Yes, I know. I'm going to be very quick.
With regard to the biomass projections, we've had a wonderful set of scientists. It started when we brought the trawl survey over in 1996-1997 with Mikio Moriyasu and the gulf-based snow crab assessment unit. In about 2002 or 2003 the Scotia-Fundy region took over its own science assessment with Dr. Jae Choi, a brilliant scientist, and we've had a spectacular relationship. I myself have a master's degree in science, and we have a great ability to communicate effectively.
We had the built-up biomass that came in the early 2000s and started to fish it. Unfortunately, for some particular reason, we lost all forms of recruitment. The female population disappeared. Everything looked bleak. In 2005 it looked very bleak, and we continued to take rapid serious cuts because that was the recommendation.
What ended up happening was that in about 2007 it attenuated on the bottom end, and then we've seen recruitment pulses start to come. There was a little blip, and it's grown.

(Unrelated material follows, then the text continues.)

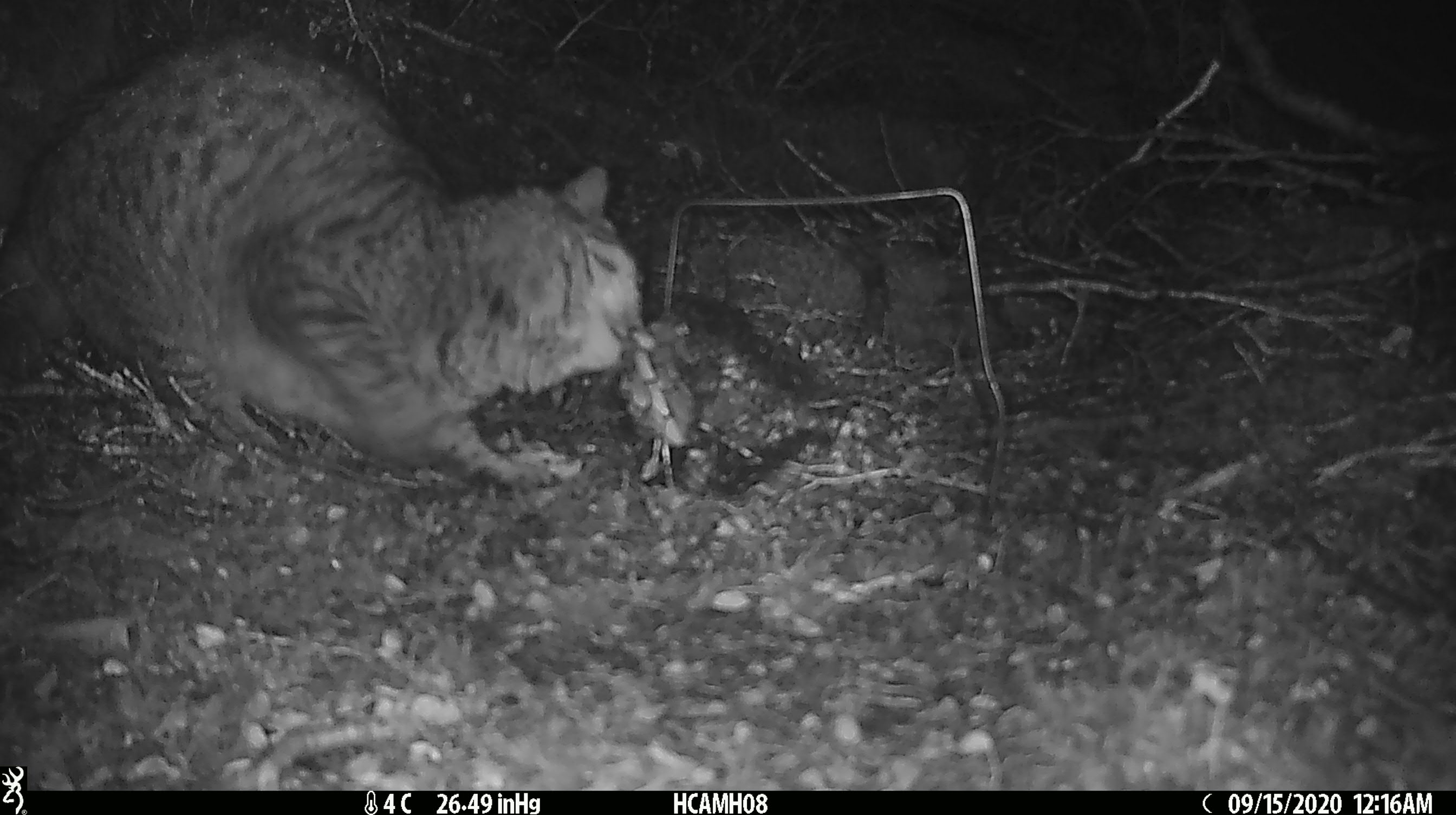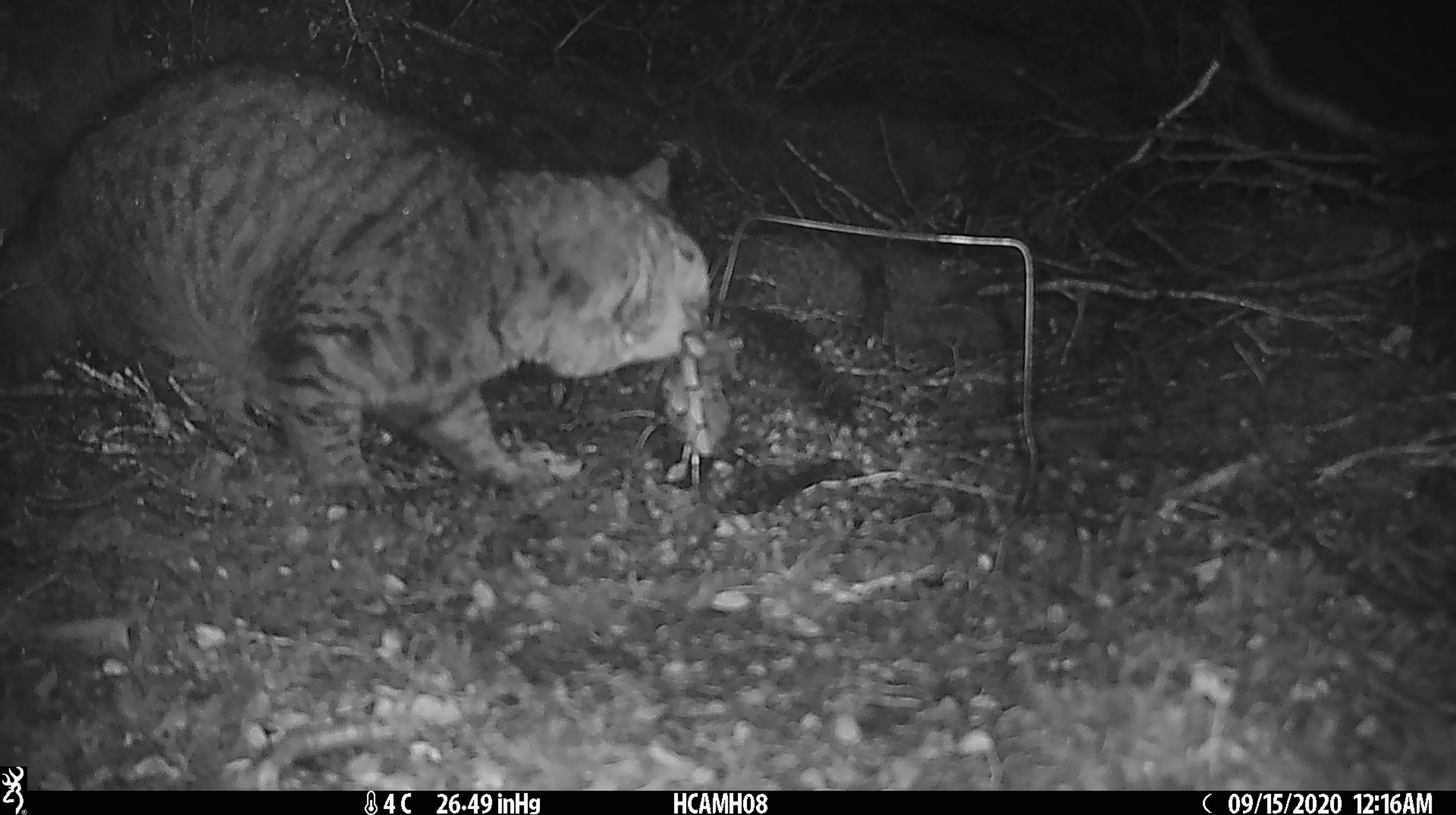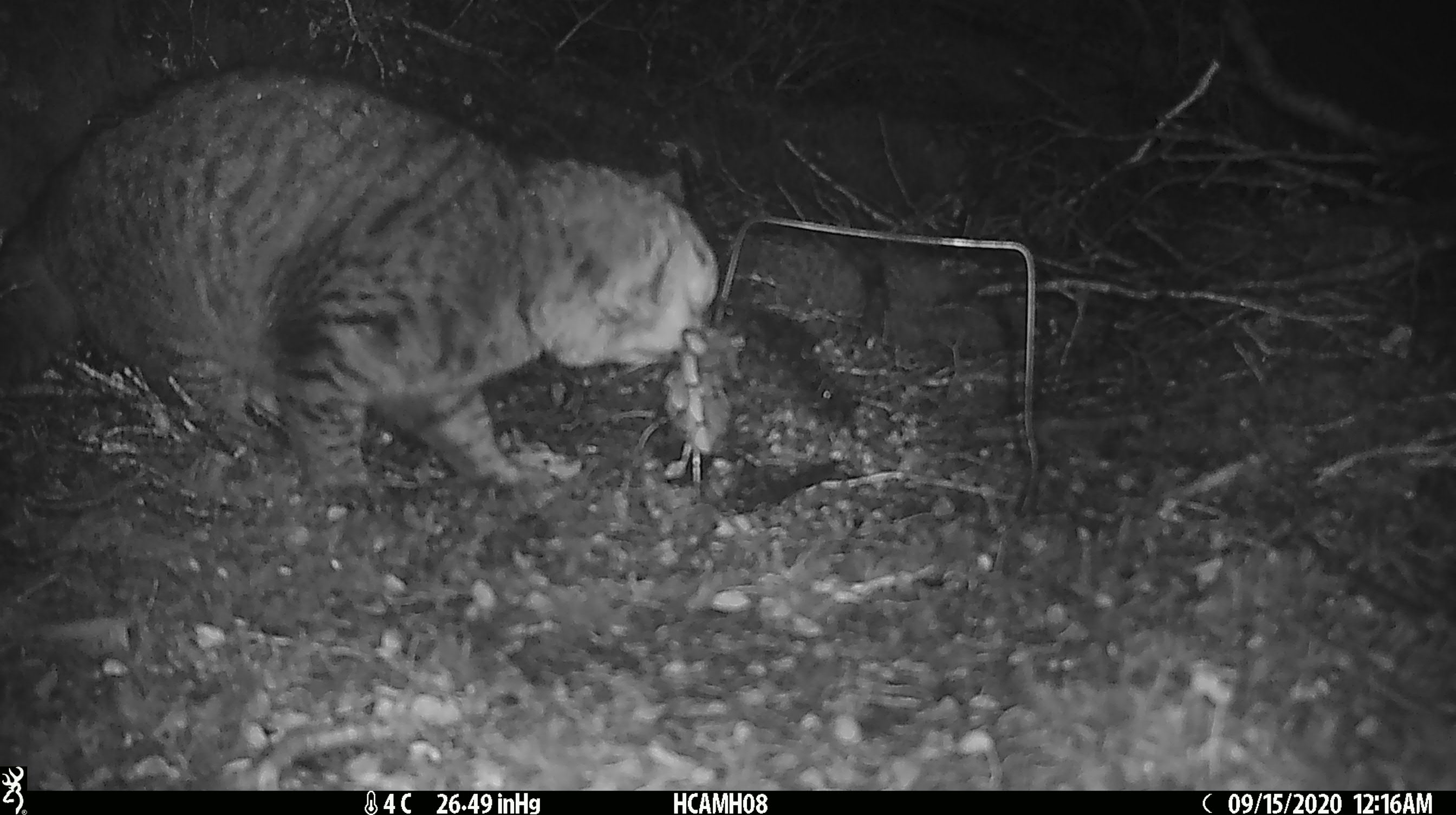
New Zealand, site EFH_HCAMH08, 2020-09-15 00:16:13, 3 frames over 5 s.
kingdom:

There is a series of histograms, and the picture would speak 1,000 words, but it has grown significantly.
Through that period of time, the 61 licences that were created in 2005 have all shared equally in the growth. Last year there was a 31% increase in the TAC. This year there is another 22% increase. The new corporate participants received a 31% increase last year and a 22% increase this year. They're over 50% above where they were just a few years ago, as all of us are, because it's been shared equally among us.
The prognosis for the future is that we still have recruitment pulses or waves coming in. The fishery looks very bright for the next two or three years. Then we are likely to experience some form of decline, as with all fisheries.
The increase that we're experiencing right now has occurred significantly more rapidly than what the scientists would have predicted. In 2005 there was no vision of any rebound at all, but it seems that the serious and significant cuts that we took have led to a more rapid rebound, and we're actually at the point now of having quite a bit of recruitment as well as fishing the resource. Last year, for example, the fishable biomass rose 45%. We took a 22% increase because there are reasons to be cautious still, but there was a 45% increase in our fishable biomass estimates from 2009 to 2010, which is huge. Again, a lot of that is attributed to the kind of cuts we have made. That is where we say we try to make the right decisions, because we interact with the science and respond to it.
I don't want to talk too much about what was discussed in the previous group, but the permanent fleet and the aboriginal fleet fully funded the trawl survey before the corporate licence holders came, and they will continue to pick up the slack. It will be funded 100%, regardless of whether they pay or they don't. It was crucially important to get them here, and it is still crucially important, so we have funded the survey for the last three years. They haven't fully paid in any one of those years, but it has just gotten worse.
That was the biomass issue.
I'm sorry; what was your formula question?